- WHAT THE TASK ASKS -
Please output exactly the part of the records below that opens with the line containing "scientific name: Lepus europaeus" and closes with the line containing "common name: thomson's gazelle", both lines included, and nothing else.
### RECORD EXCERPTS ###
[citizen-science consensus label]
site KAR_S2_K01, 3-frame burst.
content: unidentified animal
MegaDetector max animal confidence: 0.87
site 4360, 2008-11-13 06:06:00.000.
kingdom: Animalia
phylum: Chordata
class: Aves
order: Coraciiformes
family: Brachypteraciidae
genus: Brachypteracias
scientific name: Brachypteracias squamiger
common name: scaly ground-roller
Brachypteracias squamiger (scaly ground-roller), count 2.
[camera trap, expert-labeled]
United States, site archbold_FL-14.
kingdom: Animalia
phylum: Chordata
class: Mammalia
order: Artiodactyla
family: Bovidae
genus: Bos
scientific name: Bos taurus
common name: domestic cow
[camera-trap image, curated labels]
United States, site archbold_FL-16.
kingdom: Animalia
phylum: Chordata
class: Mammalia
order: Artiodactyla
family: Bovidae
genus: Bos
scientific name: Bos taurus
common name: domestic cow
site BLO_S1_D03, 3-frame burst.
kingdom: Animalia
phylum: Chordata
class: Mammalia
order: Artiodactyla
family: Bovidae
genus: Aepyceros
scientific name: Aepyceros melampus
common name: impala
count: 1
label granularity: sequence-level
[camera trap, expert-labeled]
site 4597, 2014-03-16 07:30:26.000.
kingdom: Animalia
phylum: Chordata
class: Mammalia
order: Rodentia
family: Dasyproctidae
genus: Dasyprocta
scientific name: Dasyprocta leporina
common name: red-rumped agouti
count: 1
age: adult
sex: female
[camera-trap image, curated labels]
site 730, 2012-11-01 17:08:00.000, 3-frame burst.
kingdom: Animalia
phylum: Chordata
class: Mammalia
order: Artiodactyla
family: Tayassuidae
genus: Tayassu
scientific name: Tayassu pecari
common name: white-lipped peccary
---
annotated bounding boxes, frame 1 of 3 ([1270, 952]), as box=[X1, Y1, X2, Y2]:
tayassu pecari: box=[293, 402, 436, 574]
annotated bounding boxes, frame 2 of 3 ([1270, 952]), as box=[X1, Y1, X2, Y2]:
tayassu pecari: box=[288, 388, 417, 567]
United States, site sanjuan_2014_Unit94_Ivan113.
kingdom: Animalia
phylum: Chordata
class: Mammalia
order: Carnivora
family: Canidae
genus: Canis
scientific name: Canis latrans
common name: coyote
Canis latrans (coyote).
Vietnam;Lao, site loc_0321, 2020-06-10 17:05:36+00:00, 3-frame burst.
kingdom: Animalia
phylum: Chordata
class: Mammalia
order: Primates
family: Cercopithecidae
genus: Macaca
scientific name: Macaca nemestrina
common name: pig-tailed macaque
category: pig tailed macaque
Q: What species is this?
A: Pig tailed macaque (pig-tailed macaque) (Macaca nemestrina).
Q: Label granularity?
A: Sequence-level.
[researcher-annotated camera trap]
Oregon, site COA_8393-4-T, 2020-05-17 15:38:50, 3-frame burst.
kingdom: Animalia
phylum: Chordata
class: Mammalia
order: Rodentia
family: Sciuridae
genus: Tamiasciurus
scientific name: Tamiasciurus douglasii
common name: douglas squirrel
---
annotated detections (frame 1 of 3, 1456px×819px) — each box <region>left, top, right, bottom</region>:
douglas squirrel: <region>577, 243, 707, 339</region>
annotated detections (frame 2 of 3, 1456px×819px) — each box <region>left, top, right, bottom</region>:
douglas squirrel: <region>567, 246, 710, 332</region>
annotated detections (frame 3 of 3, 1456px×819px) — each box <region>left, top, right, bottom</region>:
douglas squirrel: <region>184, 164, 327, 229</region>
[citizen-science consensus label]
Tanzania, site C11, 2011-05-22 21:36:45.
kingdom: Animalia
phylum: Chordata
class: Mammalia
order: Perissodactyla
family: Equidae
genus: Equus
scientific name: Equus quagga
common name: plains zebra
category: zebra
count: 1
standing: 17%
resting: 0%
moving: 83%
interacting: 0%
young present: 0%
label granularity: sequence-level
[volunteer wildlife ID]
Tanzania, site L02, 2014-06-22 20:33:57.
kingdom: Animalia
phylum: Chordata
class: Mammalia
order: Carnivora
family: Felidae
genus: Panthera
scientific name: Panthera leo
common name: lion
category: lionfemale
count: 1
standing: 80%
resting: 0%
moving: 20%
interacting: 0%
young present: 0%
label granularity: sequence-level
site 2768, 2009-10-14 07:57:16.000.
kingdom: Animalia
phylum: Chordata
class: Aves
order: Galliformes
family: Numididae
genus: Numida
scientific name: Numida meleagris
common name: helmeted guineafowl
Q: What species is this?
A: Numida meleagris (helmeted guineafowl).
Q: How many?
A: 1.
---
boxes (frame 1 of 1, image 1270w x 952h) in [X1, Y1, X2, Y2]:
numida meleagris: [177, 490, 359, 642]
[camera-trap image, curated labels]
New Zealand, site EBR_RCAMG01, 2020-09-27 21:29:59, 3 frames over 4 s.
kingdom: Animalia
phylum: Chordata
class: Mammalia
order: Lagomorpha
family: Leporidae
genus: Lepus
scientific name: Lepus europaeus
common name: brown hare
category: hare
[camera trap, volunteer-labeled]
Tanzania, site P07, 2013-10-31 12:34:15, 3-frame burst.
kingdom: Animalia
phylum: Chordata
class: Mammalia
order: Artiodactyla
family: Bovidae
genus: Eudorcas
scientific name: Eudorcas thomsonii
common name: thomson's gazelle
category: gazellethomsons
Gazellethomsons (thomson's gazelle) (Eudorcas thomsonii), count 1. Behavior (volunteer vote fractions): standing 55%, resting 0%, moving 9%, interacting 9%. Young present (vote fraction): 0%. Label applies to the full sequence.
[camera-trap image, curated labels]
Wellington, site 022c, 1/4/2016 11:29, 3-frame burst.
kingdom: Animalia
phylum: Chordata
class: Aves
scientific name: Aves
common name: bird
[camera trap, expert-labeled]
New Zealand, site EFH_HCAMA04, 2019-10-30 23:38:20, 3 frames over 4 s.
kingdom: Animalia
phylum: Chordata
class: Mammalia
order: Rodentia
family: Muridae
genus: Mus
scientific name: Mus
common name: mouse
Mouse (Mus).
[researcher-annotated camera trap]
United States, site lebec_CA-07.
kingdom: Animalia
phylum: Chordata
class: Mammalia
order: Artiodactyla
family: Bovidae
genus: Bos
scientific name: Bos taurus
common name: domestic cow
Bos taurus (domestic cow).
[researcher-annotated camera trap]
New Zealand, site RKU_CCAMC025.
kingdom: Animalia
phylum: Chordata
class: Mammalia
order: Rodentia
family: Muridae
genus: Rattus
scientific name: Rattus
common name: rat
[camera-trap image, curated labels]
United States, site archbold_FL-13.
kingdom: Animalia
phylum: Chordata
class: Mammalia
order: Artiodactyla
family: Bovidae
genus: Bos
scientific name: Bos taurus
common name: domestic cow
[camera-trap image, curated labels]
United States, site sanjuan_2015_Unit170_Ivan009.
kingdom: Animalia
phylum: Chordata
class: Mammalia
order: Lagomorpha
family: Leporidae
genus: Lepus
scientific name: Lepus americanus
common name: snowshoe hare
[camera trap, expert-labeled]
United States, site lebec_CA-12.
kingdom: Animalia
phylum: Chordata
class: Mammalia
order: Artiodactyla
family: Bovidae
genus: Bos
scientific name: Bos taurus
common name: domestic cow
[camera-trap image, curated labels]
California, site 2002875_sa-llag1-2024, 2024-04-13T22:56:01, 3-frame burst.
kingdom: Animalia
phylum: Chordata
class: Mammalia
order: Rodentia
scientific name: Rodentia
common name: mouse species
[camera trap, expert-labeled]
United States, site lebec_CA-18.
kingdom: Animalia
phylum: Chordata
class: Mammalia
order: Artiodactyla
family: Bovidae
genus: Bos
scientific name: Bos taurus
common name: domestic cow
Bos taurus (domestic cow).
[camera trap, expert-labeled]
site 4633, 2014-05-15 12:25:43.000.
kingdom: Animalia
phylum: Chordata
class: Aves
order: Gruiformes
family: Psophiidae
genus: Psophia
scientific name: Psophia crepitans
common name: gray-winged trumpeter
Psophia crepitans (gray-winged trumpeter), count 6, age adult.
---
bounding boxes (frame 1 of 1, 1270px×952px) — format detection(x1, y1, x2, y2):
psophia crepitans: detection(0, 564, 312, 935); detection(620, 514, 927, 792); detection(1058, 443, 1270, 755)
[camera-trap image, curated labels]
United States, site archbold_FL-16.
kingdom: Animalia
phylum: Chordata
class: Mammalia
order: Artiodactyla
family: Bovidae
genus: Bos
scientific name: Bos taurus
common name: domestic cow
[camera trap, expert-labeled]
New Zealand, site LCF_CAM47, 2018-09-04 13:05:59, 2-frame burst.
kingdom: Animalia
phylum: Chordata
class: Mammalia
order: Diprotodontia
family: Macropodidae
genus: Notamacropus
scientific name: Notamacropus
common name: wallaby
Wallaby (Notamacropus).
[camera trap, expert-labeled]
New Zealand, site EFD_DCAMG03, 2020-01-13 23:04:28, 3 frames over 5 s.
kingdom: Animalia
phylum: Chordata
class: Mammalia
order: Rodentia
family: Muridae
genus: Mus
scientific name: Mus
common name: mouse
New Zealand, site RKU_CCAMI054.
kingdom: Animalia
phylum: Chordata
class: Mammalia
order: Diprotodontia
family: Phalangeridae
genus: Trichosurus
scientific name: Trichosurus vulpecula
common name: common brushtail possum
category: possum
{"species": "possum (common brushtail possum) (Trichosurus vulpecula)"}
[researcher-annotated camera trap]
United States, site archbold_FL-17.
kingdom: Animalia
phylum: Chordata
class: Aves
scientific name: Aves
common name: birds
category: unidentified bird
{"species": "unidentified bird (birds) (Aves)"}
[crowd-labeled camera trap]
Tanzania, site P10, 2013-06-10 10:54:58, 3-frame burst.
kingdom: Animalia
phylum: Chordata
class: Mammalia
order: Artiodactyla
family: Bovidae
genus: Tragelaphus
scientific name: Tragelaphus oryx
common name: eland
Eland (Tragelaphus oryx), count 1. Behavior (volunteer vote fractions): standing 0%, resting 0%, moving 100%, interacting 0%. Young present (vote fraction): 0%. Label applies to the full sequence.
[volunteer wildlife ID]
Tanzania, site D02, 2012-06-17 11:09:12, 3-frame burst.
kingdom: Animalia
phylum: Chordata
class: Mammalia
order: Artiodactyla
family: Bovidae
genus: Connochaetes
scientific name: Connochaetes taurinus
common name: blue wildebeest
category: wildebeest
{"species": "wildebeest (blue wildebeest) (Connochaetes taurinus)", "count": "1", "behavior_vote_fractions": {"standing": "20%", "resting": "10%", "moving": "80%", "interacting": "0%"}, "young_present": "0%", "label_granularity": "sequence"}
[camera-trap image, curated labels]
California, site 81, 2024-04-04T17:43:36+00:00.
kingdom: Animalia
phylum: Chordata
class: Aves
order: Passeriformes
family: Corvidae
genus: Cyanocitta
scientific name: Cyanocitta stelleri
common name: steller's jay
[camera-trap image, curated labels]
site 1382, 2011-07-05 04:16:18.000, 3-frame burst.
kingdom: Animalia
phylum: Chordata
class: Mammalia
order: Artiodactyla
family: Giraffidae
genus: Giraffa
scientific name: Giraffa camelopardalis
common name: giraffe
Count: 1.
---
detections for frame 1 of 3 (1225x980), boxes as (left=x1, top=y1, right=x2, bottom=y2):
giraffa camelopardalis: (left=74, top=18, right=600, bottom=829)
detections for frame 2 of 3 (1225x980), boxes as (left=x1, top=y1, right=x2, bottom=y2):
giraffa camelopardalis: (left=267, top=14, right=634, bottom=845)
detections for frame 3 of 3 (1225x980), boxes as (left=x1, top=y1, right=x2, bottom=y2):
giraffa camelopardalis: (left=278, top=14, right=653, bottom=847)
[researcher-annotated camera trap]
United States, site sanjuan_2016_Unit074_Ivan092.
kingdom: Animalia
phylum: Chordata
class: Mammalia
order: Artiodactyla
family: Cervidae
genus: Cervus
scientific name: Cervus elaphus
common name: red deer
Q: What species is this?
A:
###
- OUTPUT BELOW -
scientific name: Lepus europaeus
common name: brown hare
category: hare
[camera trap, volunteer-labeled]
Tanzania, site P07, 2013-10-31 12:34:15, 3-frame burst.
kingdom: Animalia
phylum: Chordata
class: Mammalia
order: Artiodactyla
family: Bovidae
genus: Eudorcas
scientific name: Eudorcas thomsonii
common name: thomson's gazelle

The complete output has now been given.